Skip to main content

Unified Speech-to-text Client

Project description

USTTC (Unified Speech-to-Text Client)

This project provides a simple and unified client wrapper for multiple Speech-to-test (STT) providers on the basic use cases, and gives users an easy way to switch and test among different providers.

Background

The accuracy of Speech-to-text (STT) improved significantly during the past few years. There are a lot of cloud STT providers on the market, including some big players like Google and AWS, and a few ambitious new providers like Voicegain.ai and Assembly.ai.

As a Speech Recognition Scientist, I have reviewed many providers in the last few years, and I have noticed that each provider has its unique features. However, most users do not necessarily need those additional features, especially in the early testing stage. Their requirements are very simple and basic -- getting accurate transcript of the provided audio.

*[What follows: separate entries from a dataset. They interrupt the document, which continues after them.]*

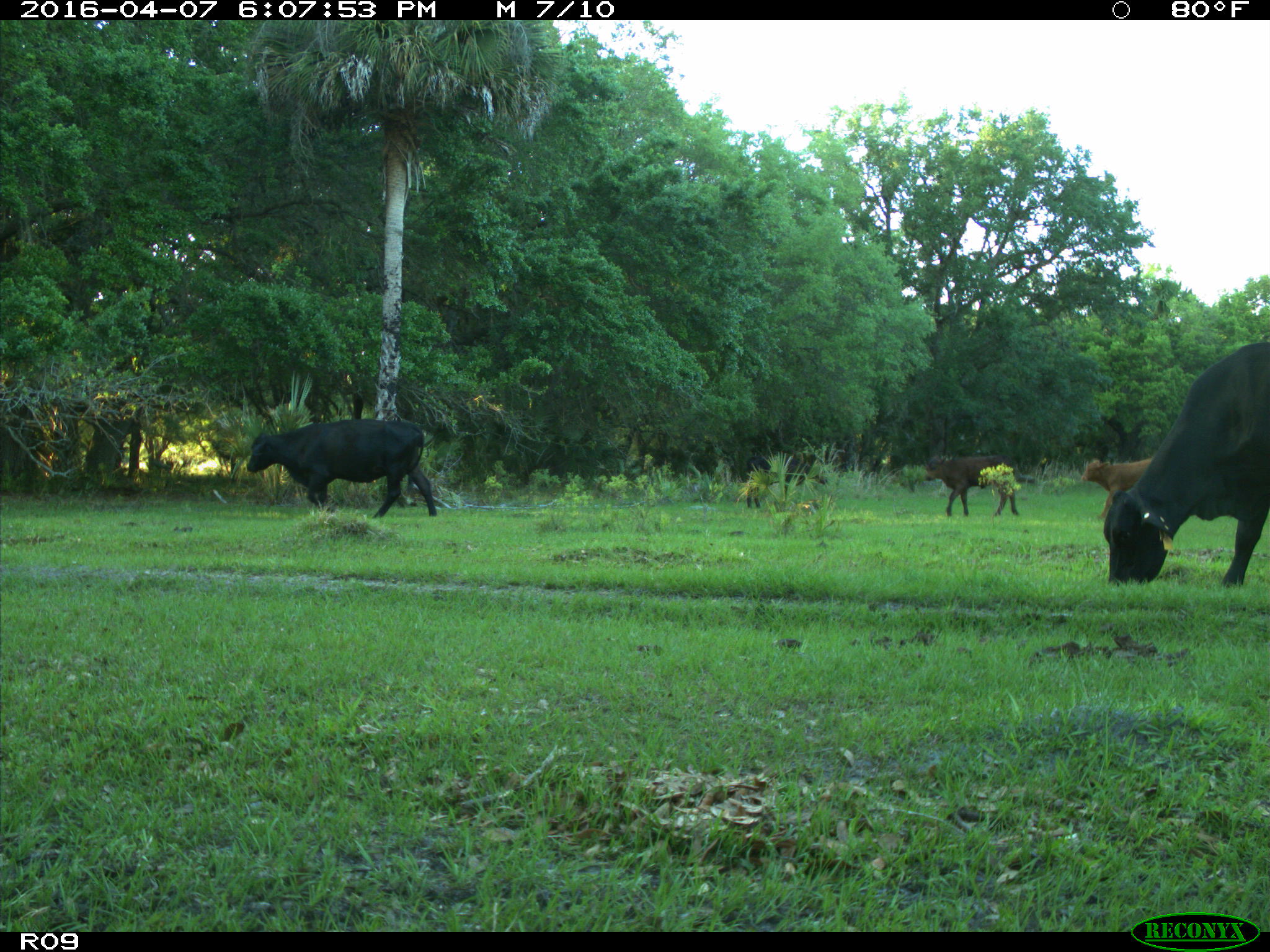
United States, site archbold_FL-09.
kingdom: Animalia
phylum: Chordata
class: Mammalia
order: Artiodactyla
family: Bovidae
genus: Bos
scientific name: Bos taurus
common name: domestic cow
Bos taurus (domestic cow).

In terms of my personal background, I am the Senior AI Scientist in Voicegain (specializing in Speech Recognition), but USTTC is a personal project, and I try to do it without any bias. As mentioned, the goal of this project is to enable more people in the community to explore and test STT without too much trouble of dealing with varied providers, APIs and documentations.

Installation

Please ensure that you have ffmpeg installed before install USTTC.

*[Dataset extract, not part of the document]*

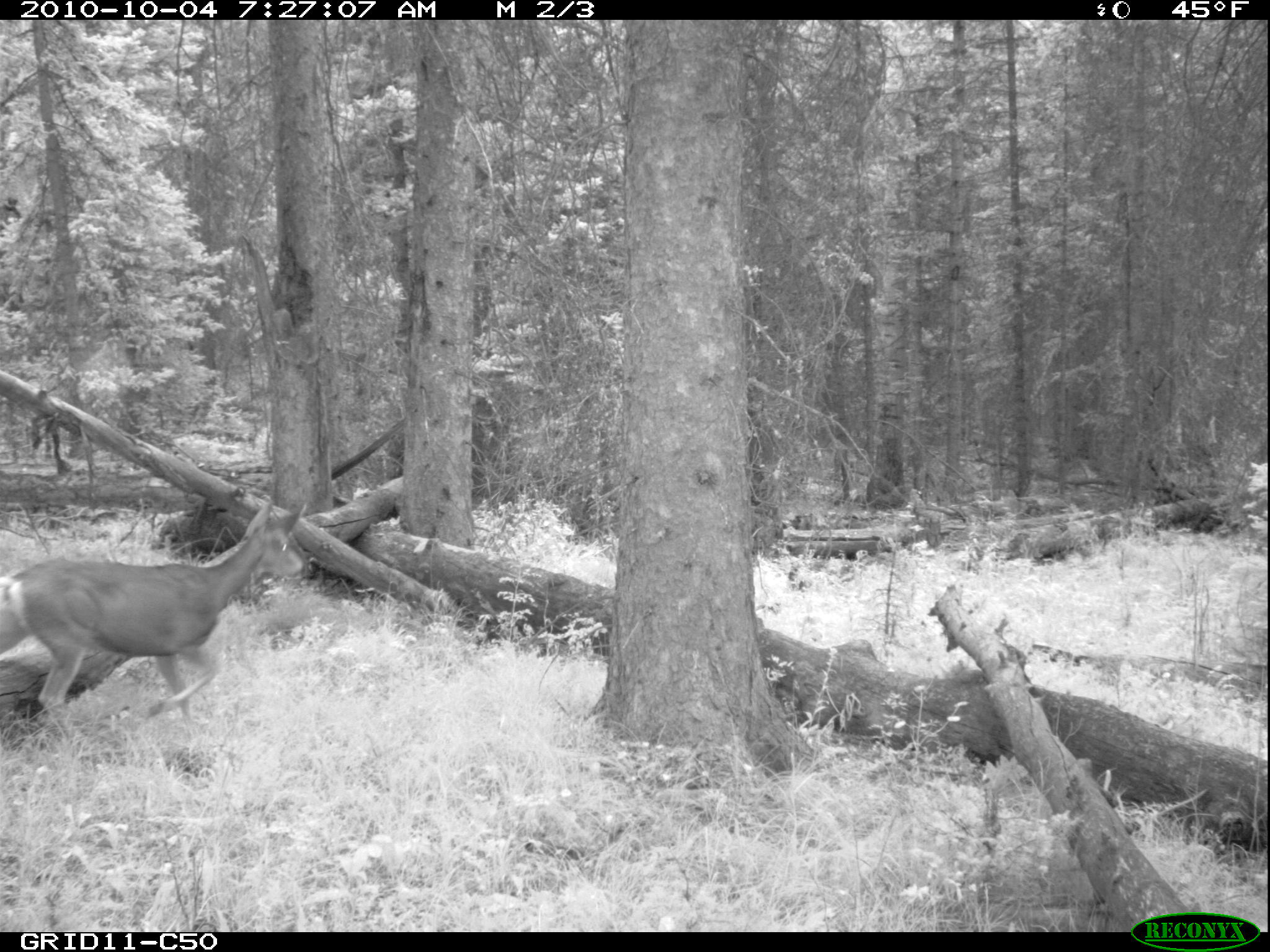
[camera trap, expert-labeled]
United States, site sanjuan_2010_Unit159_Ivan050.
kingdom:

You can install the module using Python Package Index using the command below.

pip install usttc

Determine which STT providers to test

Currently, USTTC supports the following 6 STT providers. We are going to include a few more providers later on.

We include these 6 providers, because all of them have comparable accuracy, reasonable complete features, and easy-to-use client SDKs. Now you need to decide which providers you want to test. This is truly an overwhelming task, because there is no single right answer. Each provider has its own strengths and weaknesses on different audio characteristics, and also have different price strategy. If you don't know which one is the best for your application, we suggest you should test all of them on your own audio samples to get a sense. Fortunately, USTTC makes it very easy to test multiple providers using (almost) the same code.

The following table shows the price of each provider, so that you can also choose based on your budget.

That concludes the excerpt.